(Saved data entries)
____
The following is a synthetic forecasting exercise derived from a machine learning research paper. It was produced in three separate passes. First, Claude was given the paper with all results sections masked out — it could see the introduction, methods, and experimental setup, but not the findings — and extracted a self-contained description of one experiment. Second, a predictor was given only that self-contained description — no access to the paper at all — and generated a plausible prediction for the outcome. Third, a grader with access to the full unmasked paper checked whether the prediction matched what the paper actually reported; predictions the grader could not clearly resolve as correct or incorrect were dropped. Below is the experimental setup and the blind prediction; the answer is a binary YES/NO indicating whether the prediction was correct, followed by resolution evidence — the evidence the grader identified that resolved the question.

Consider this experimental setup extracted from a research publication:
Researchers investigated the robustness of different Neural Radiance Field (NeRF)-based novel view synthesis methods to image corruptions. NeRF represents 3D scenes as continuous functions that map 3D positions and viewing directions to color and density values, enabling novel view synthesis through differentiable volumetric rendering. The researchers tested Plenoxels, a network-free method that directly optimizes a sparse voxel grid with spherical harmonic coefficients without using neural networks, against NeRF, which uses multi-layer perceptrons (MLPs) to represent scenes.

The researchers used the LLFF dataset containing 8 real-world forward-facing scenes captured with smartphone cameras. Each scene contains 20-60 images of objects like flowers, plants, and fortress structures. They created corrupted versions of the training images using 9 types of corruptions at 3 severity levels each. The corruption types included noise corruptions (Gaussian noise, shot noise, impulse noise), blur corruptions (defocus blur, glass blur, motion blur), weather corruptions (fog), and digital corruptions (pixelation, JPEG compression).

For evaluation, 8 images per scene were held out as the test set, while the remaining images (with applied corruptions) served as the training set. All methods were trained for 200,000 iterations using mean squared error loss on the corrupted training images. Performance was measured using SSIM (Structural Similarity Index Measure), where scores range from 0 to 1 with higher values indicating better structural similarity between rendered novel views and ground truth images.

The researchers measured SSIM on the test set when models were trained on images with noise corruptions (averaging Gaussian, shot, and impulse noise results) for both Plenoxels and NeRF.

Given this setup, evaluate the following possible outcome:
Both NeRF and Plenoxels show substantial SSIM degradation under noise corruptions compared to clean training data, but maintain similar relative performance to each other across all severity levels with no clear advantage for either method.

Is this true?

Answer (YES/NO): NO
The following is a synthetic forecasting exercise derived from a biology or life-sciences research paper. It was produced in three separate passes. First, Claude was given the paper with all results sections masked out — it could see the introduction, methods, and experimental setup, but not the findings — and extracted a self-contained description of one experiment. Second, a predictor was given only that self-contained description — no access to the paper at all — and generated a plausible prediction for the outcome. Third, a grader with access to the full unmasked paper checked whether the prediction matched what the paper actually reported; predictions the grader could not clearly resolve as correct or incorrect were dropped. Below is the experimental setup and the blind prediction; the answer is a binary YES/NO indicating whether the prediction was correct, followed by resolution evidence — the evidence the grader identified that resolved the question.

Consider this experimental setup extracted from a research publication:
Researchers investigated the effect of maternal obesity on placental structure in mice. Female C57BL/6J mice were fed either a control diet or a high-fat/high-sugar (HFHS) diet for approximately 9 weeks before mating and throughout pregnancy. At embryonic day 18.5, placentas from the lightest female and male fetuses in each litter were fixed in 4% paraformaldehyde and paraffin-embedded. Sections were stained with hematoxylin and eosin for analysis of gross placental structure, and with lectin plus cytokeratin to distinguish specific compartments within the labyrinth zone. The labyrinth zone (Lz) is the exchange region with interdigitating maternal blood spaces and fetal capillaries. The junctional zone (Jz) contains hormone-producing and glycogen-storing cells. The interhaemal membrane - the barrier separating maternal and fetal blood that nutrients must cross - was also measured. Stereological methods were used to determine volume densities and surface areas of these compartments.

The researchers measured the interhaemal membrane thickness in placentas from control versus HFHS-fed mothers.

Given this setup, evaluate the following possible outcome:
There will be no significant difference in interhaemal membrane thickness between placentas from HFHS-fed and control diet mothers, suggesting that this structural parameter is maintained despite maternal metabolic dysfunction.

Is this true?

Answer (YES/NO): NO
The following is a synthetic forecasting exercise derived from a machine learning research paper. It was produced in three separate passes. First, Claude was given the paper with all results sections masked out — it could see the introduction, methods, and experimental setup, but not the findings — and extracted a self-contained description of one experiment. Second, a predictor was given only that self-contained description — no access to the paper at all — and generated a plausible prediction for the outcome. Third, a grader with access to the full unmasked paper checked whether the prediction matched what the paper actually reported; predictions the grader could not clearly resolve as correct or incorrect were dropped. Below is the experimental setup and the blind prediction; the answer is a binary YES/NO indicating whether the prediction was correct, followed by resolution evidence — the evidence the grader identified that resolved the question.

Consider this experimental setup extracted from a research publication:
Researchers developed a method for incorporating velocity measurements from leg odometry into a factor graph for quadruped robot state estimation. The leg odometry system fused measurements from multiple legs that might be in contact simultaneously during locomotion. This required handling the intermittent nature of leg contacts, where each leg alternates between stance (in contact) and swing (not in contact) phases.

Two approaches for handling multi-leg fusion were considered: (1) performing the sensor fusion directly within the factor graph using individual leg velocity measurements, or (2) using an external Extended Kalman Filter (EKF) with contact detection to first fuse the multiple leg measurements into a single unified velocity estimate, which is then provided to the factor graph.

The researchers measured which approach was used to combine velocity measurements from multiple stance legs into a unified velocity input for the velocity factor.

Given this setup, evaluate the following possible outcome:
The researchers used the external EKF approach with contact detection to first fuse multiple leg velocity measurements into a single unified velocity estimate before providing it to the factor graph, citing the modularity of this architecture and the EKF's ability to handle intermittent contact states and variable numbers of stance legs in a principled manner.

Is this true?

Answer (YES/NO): YES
____
### EXERCISE DIRECTIONS
Your answer should consist only of the count of lines in the data that contain "levels".

### WRITTEN REPLY
2